◆ WHAT IS NEEDED ◆
Print the lines below from the line with "category: zebra" to the line with "common name: kea" exactly, keeping both ends, and print no pictures.

(Saved entries)

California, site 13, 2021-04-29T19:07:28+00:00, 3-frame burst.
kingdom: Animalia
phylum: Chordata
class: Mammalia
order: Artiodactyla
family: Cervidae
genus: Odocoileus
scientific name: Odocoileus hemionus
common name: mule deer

==

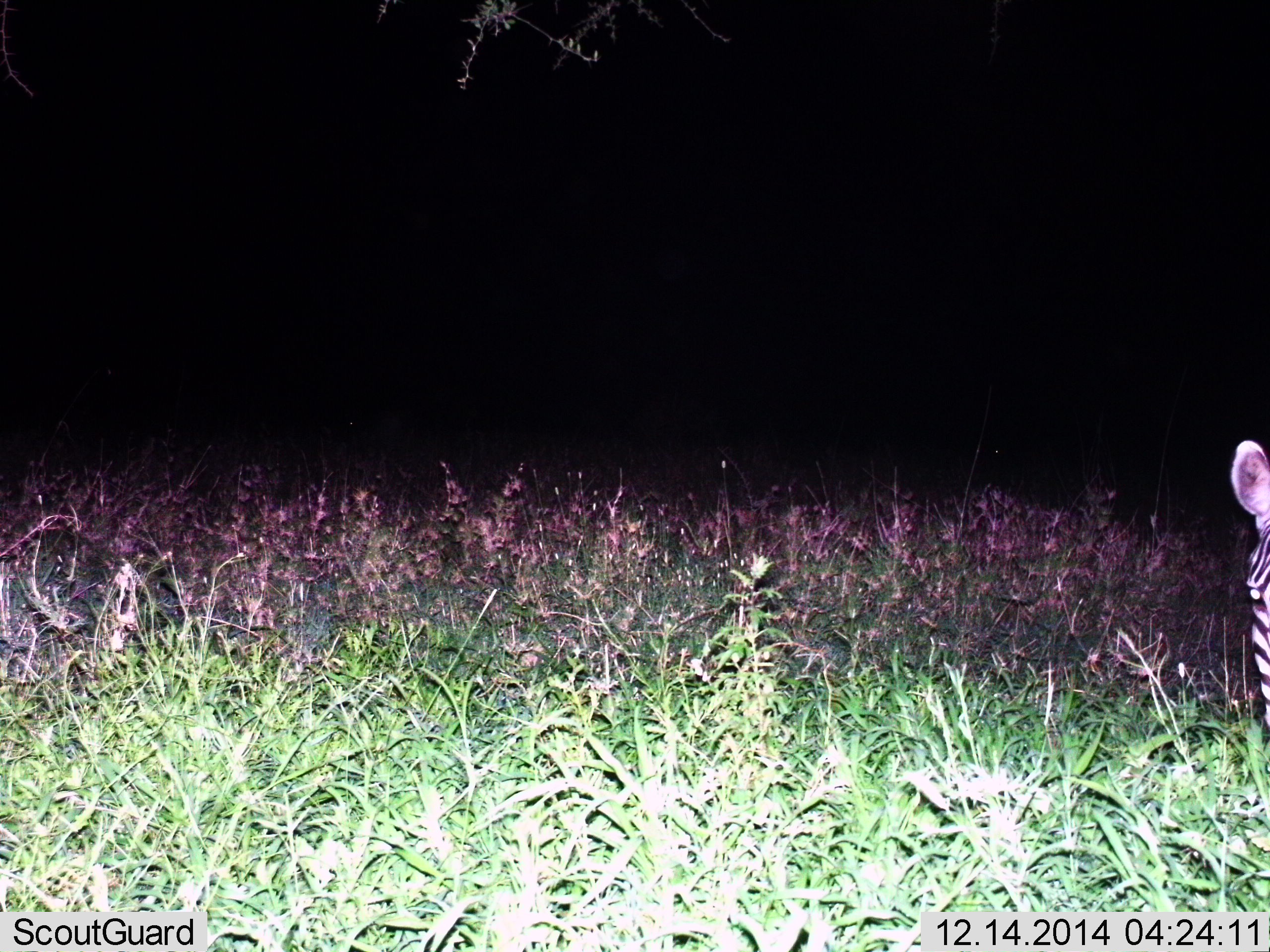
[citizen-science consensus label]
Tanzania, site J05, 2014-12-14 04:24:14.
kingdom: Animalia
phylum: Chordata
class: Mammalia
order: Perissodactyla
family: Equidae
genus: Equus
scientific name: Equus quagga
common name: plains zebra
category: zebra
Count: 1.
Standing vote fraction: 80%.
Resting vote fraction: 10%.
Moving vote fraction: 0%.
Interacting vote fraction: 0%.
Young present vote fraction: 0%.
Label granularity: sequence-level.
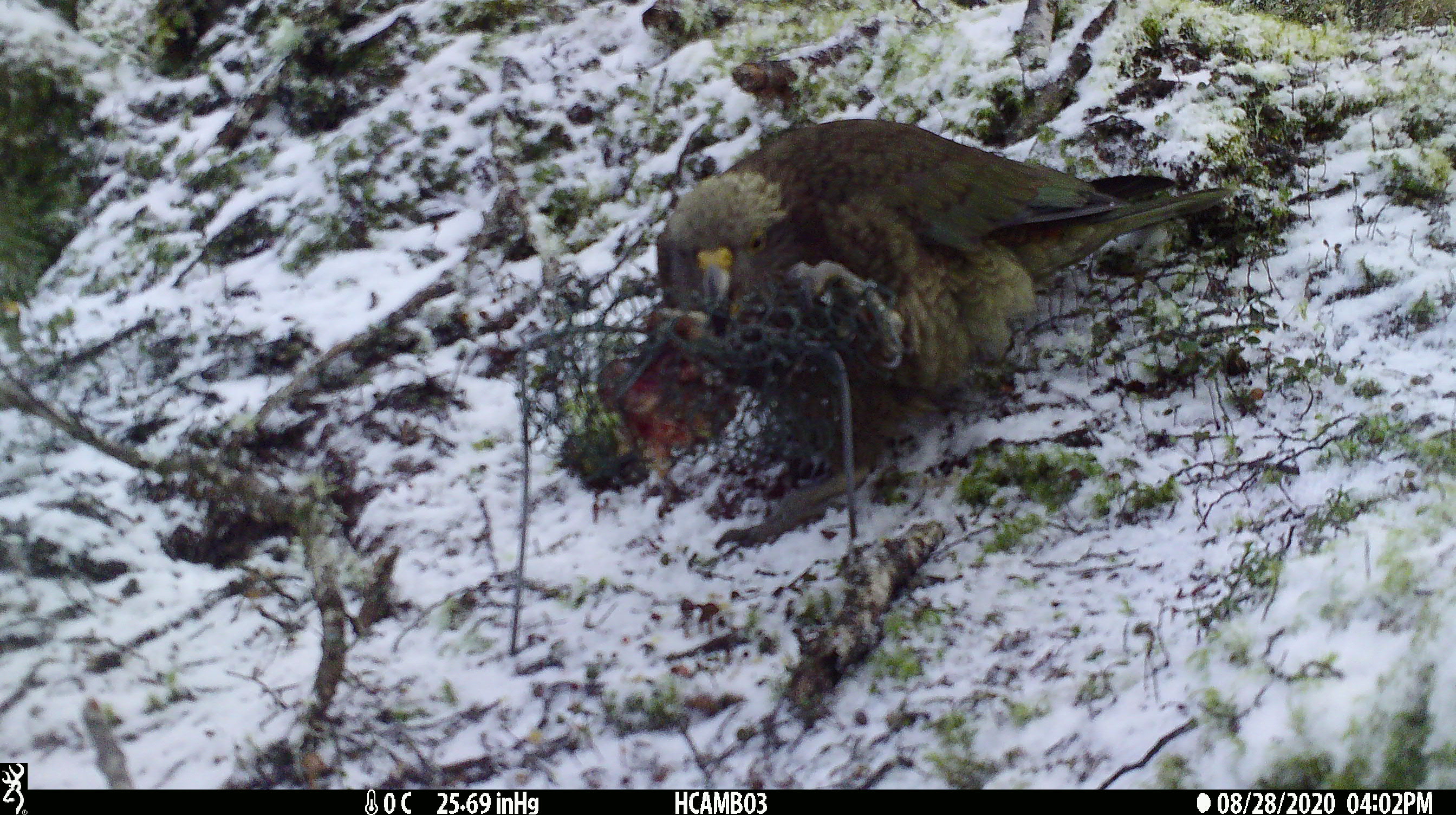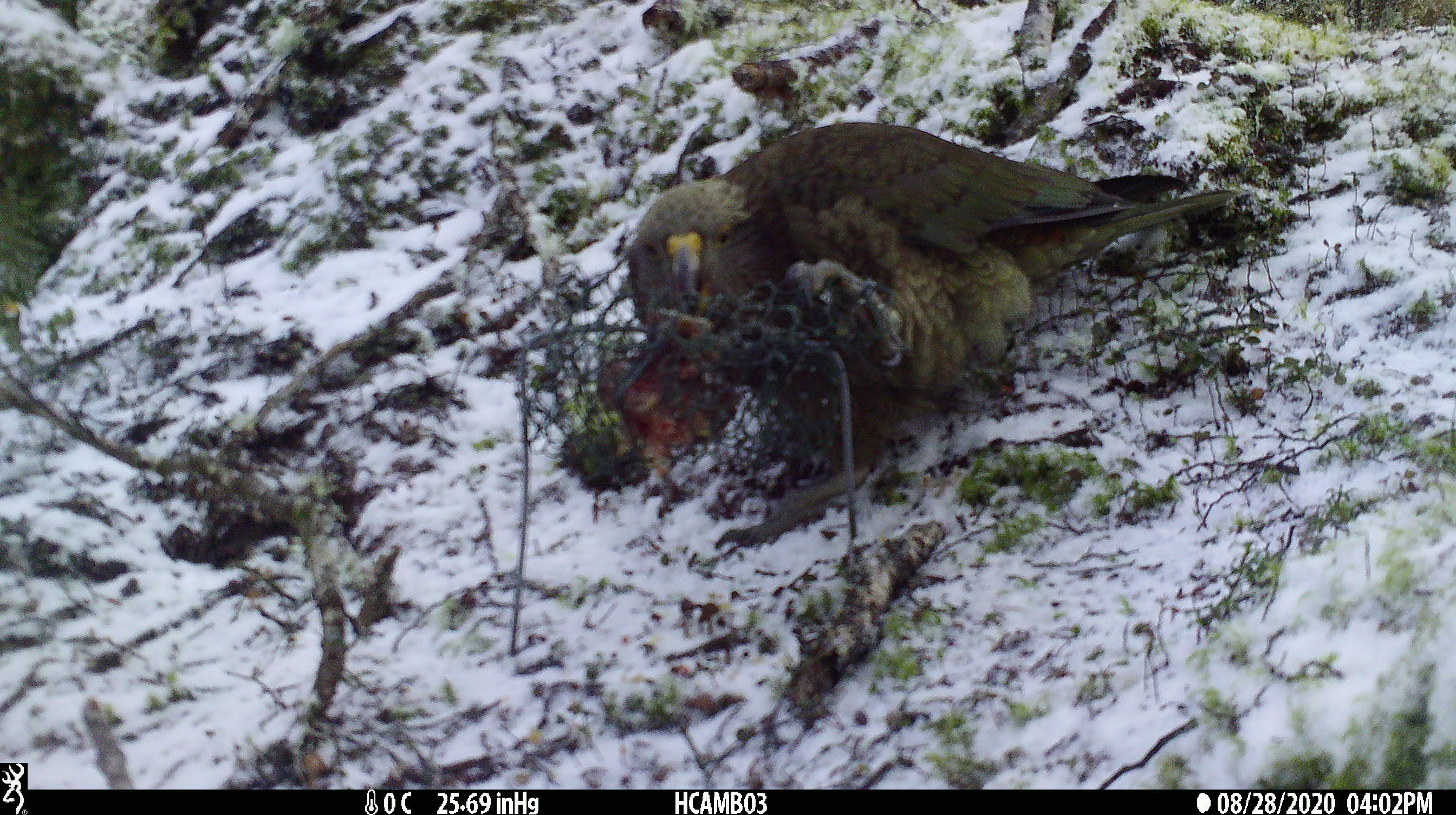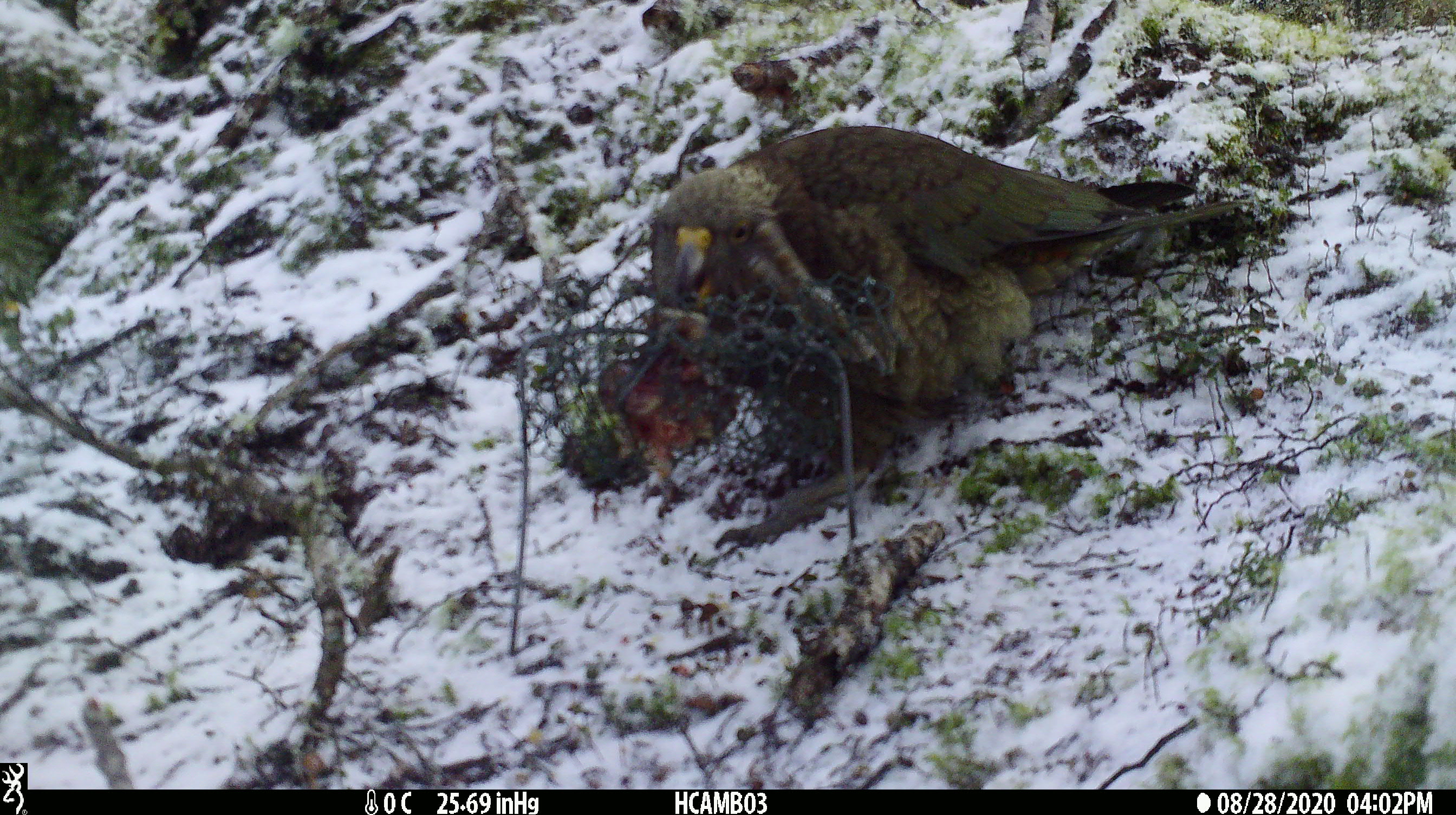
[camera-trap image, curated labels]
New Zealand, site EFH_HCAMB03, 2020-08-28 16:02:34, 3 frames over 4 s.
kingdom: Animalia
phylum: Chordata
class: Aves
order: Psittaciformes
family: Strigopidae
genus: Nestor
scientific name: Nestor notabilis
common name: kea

◆ RESPONSE TO THIS EXERCISE ◆
category: zebra
Count: 1.
Standing vote fraction: 80%.
Resting vote fraction: 10%.
Moving vote fraction: 0%.
Interacting vote fraction: 0%.
Young present vote fraction: 0%.
Label granularity: sequence-level.
[camera-trap image, curated labels]
New Zealand, site EFH_HCAMB03, 2020-08-28 16:02:34, 3 frames over 4 s.
kingdom: Animalia
phylum: Chordata
class: Aves
order: Psittaciformes
family: Strigopidae
genus: Nestor
scientific name: Nestor notabilis
common name: kea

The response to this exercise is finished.